(WHAT THE TASK ASKS): Give the lines again, starting at the first line and ending at the line containing "which is positioned", with "dark suit" replaced by "navy suit" and nothing else altered.
start
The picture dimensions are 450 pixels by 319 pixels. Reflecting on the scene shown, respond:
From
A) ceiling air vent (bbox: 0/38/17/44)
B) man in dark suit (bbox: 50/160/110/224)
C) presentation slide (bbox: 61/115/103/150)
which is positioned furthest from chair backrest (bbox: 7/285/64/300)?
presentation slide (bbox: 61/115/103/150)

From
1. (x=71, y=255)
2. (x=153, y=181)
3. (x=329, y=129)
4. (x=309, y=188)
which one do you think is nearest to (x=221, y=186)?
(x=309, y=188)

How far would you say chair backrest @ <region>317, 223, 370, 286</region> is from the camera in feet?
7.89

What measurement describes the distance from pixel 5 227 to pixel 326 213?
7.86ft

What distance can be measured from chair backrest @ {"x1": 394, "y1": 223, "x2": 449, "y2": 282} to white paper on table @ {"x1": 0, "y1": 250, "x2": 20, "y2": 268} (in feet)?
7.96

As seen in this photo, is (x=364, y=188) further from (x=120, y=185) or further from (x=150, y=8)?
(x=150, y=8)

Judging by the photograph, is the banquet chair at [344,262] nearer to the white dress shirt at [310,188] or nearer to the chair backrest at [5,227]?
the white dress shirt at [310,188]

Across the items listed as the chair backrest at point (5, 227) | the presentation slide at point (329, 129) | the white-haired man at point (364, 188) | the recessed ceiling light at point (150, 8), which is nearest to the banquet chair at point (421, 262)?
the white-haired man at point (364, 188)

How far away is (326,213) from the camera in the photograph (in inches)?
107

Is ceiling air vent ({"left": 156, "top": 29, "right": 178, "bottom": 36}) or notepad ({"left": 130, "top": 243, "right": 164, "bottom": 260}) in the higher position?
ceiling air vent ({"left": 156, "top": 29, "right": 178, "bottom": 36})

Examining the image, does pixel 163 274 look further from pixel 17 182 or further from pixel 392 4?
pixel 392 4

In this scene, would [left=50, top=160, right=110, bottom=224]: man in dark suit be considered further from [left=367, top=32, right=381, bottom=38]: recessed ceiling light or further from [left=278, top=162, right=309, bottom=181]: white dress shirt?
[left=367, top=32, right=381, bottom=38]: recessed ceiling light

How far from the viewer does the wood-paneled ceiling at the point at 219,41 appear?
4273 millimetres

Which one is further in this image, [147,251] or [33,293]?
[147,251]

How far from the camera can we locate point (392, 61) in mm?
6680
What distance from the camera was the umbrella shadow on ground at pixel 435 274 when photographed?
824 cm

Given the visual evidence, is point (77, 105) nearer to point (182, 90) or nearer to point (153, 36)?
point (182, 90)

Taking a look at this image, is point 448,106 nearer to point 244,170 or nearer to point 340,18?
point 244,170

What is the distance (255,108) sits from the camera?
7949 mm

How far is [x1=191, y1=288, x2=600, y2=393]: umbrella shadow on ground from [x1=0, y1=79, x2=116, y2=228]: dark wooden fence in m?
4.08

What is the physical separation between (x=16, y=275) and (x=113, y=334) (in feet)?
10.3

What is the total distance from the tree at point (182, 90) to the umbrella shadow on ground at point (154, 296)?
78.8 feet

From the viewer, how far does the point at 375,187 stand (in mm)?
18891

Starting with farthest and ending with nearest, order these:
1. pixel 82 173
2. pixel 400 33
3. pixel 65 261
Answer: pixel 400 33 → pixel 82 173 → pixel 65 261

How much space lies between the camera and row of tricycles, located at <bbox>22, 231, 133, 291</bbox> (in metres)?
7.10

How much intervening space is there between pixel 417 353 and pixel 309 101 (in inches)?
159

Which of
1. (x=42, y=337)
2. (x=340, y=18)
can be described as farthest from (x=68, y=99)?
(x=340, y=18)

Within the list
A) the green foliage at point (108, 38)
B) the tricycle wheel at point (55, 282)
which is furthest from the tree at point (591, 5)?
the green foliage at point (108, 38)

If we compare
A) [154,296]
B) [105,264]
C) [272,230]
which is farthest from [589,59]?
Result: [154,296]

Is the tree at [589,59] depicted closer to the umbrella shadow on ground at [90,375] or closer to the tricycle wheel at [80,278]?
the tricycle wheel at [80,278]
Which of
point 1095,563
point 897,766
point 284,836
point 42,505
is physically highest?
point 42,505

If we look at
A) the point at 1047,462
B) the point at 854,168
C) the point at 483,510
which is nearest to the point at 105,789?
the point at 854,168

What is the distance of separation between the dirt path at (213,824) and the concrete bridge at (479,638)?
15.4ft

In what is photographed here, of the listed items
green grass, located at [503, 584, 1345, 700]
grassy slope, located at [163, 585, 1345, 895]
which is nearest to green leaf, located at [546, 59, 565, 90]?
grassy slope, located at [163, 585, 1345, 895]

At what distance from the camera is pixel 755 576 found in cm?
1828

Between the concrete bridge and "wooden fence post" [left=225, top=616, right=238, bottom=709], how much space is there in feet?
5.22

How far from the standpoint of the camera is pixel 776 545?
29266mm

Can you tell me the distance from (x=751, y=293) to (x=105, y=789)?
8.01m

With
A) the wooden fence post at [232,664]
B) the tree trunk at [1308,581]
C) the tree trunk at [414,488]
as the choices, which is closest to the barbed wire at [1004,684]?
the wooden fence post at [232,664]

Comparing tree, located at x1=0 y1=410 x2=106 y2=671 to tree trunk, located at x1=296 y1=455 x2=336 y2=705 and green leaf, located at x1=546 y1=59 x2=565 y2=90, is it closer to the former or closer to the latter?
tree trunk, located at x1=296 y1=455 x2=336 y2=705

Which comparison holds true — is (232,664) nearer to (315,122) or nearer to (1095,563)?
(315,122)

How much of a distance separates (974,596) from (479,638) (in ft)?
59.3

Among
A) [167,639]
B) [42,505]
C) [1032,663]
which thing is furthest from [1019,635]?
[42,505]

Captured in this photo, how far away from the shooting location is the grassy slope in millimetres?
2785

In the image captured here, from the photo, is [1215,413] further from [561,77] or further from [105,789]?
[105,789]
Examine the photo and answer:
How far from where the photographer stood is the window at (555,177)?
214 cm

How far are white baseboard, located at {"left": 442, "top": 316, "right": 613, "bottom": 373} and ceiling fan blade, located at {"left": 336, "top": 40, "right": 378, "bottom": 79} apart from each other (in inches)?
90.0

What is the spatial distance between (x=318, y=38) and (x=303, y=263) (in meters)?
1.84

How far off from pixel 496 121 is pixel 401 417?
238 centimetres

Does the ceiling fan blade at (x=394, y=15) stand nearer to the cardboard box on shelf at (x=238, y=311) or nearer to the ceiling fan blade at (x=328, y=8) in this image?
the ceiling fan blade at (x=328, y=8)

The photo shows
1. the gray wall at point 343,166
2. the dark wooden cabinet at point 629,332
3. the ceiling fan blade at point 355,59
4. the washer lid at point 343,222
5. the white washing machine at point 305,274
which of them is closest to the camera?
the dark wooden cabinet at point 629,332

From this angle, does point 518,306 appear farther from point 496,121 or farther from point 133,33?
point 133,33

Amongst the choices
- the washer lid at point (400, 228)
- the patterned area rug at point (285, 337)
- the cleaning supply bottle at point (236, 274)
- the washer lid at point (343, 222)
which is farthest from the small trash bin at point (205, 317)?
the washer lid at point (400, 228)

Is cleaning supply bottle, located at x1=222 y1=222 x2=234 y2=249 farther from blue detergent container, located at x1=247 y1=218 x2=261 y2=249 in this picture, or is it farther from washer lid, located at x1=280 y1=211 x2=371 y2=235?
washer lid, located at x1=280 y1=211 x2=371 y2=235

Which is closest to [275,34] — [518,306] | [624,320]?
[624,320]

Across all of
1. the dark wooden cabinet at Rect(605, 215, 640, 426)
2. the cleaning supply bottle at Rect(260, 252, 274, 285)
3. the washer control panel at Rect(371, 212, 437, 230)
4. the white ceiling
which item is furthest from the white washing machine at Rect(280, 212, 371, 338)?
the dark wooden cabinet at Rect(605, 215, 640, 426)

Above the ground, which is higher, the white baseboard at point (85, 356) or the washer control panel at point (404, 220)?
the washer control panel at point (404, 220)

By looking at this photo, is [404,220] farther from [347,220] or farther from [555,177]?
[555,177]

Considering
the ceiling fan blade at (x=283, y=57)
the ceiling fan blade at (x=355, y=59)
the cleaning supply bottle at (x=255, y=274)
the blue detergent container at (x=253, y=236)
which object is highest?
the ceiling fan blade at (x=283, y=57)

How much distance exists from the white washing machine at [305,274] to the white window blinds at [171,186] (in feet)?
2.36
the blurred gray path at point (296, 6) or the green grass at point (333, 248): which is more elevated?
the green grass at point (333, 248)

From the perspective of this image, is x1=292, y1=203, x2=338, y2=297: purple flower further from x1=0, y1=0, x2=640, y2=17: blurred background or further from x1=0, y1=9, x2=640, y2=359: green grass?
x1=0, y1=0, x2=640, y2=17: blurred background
end
(WRITTEN RESPONSE):
The picture dimensions are 450 pixels by 319 pixels. Reflecting on the scene shown, respond:
From
A) ceiling air vent (bbox: 0/38/17/44)
B) man in navy suit (bbox: 50/160/110/224)
C) presentation slide (bbox: 61/115/103/150)
which is positioned furthest from chair backrest (bbox: 7/285/64/300)?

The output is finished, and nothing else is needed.